§ **Polecenie**:
W całym poniższym materiale zamień „incomplete” na „partial”, a resztę tekstu przepisz bez zmian. Obrazów nie umieszczaj w odpowiedzi.

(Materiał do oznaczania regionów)
'''
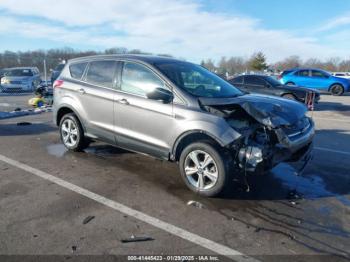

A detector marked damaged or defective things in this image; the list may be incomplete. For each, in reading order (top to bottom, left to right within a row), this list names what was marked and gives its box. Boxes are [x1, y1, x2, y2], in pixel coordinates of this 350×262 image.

crumpled hood [198, 94, 308, 128]
damaged wheel well [172, 132, 221, 161]
cracked asphalt [0, 93, 350, 260]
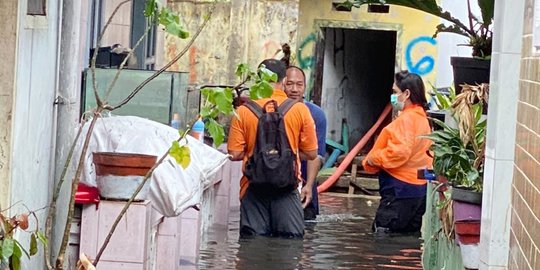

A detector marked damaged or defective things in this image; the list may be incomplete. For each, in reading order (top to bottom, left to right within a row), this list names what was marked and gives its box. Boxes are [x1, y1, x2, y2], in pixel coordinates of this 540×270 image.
'''
§ **Odpowiedź**:
A detector marked damaged or defective things in this image; the list may be partial. For each, in reading order (top to bottom, left to right within a row), this list names what was marked and gives its box. Boxes are [x1, y1, x2, y2], in pixel coordinates of this 350×262 image.

crumpled hood [198, 94, 308, 128]
damaged wheel well [172, 132, 221, 161]
cracked asphalt [0, 93, 350, 260]

A detector marked damaged or defective things in this image; the list may be partial. For each, in reading order (top to bottom, left to right within a row), this list names what was marked and gives its box. Boxes are [x1, y1, x2, y2], in pixel coordinates of this 540×270 image.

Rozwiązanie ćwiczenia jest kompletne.